Interestingly, if you didn’t choose anything as your password hint, you were safe.

The bug did require an attacker to have physical access to one’s encrypted volume, like a drive on your MacBook or a USB stick. But this is not one of those bugs that requires a highly technical exploit: Apple literally handed out your encrypted disk’s password to everyone, with one click of a mouse.

The bug was discovered by security expert Matheus Mariano on Sept. 27, and the collective response it got from experts was one of disbelief.

If you have an encrypted APFS volume, check whether your password hint displays your password. If it does, we’ve got more bad news: Fixing this isn’t all that simple.

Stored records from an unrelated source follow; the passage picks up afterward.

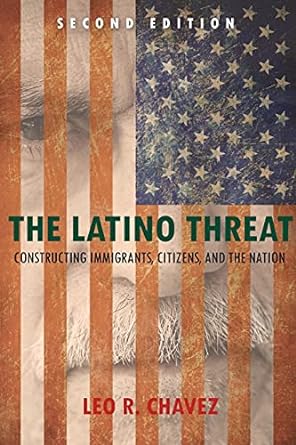 SECOND EDITION

THE LATINO THREAT

CONSTRUCTING IMMIGRANTS, CITIZENS, AND THE NATION

LEO R. CHAVEZ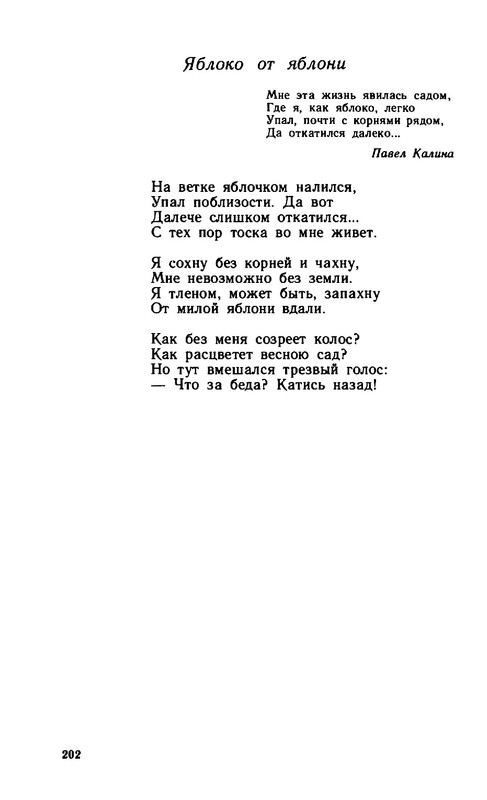 Яблоко от яблони

Мне эта жизнь явилась садом,
Где я, как яблоко, легко
Упал, почти с корнями рядом,
Да откатился далеко...

Павел Калина

На ветке яблочком налился,
Упал поблизости. Да вот
Далече слишком откатился...
С тех пор тоска во мне живет.

Я сохну без корней и чахну,
Мне невозможно без земли.
Я тленом, может быть, запахну
От милой яблони вдали.

Как без меня созреет колос?
Как расцветет весною сад?
Но тут вмешался трезвый голос:
— Что за беда? Катись назад!

202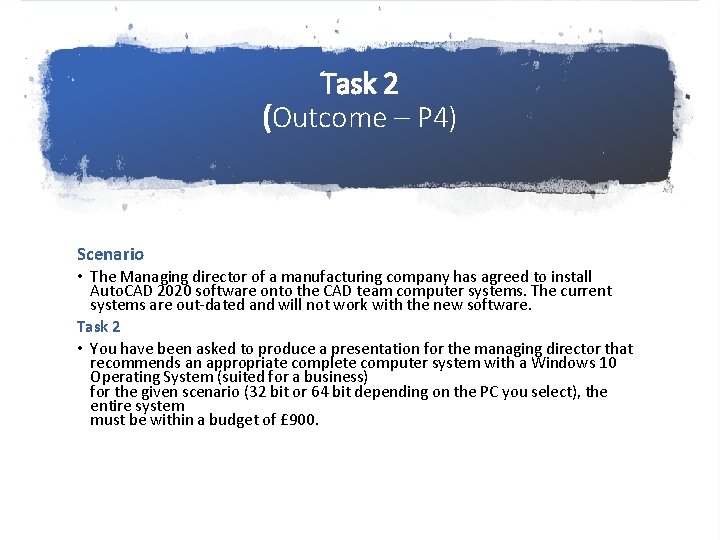 Task 2
(Outcome – P4)

Scenario

• The Managing director of a manufacturing company has agreed to install AutoCAD 2020 software onto the CAD team computer systems. The current systems are out-dated and will not work with the new software.

Task 2

• You have been asked to produce a presentation for the managing director that recommends an appropriate complete computer system with a Windows 10 Operating System (suited for a business) for the given scenario (32 bit or 64 bit depending on the PC you select), the entire system must be within a budget of £900.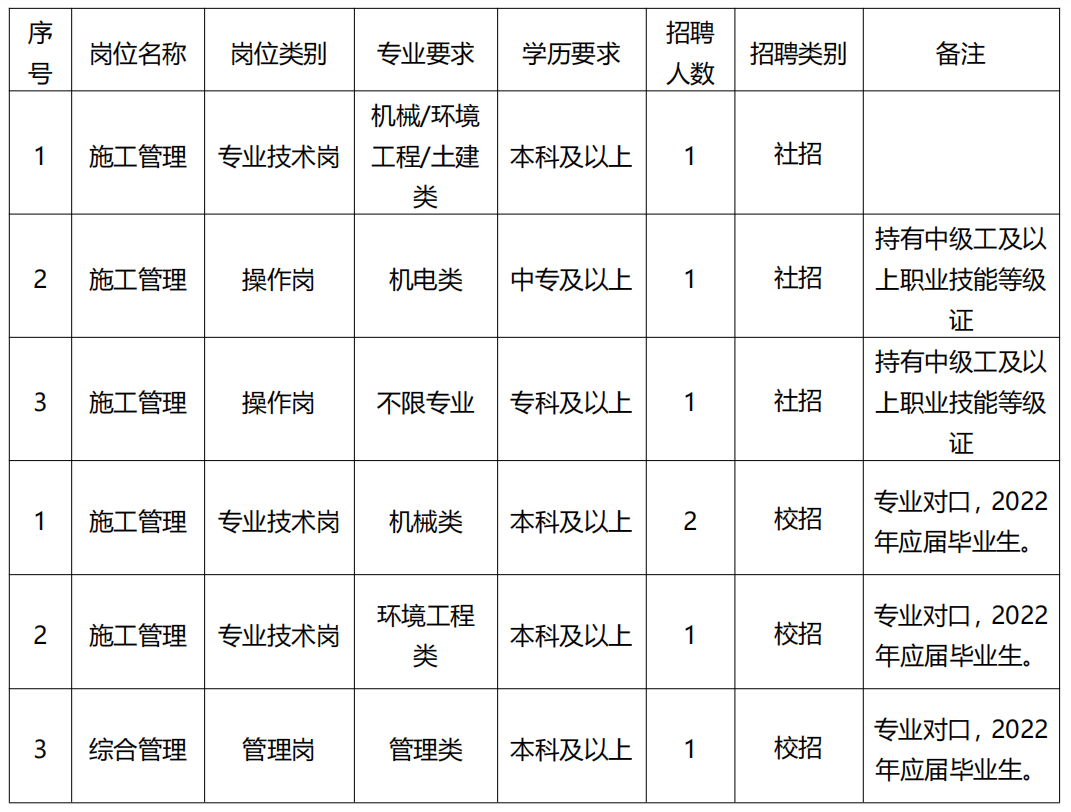 | 序号 | 岗位名称 | 岗位类别 | 专业要求 | 学历要求 | 招聘人数 | 招聘类别 | 备注 |
|---|---|---|---|---|---|---|---|
| 1 | 施工管理 | 专业技术岗 | 机械/环境工程/土建类 | 本科及以上 | 1 | 社招 | |
| 2 | 施工管理 | 操作岗 | 机电类 | 中专及以上 | 1 | 社招 | 持有中级工及以上职业技能等级证 |
| 3 | 施工管理 | 操作岗 | 不限专业 | 专科及以上 | 1 | 社招 | 持有中级工及以上职业技能等级证 |
| 1 | 施工管理 | 专业技术岗 | 机械类 | 本科及以上 | 2 | 校招 | 专业对口，2022年应届毕业生。 |
| 2 | 施工管理 | 专业技术岗 | 环境工程类 | 本科及以上 | 1 | 校招 | 专业对口，2022年应届毕业生。 |
| 3 | 综合管理 | 管理岗 | 管理类 | 本科及以上 | 1 | 校招 | 专业对口，2022年应届毕业生。 |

Per Apple’s official explanation, you need to install the 10.13 High Sierra update from App Store, backup the data from the affected volume, unmount and erase the affected volume, reformat it as new APFS volume, encrypt it, choose a new password (hint optional), and then restore your data to the volume. Ouch.

Additionally, if you used that same password (the one you used for an affected encrypted APFS volume), you should change that as well.

Thursday’s High Sierra update also fixes another nasty High Sierra bug, which we’ve written about in September. That particular issue allowed a malicious attacker to extract all your keychain passwords with an unsigned app.

While we’re glad these bugs are now squashed, we certainly hope we won’t see any such glaring omissions in Apple’s software in the future.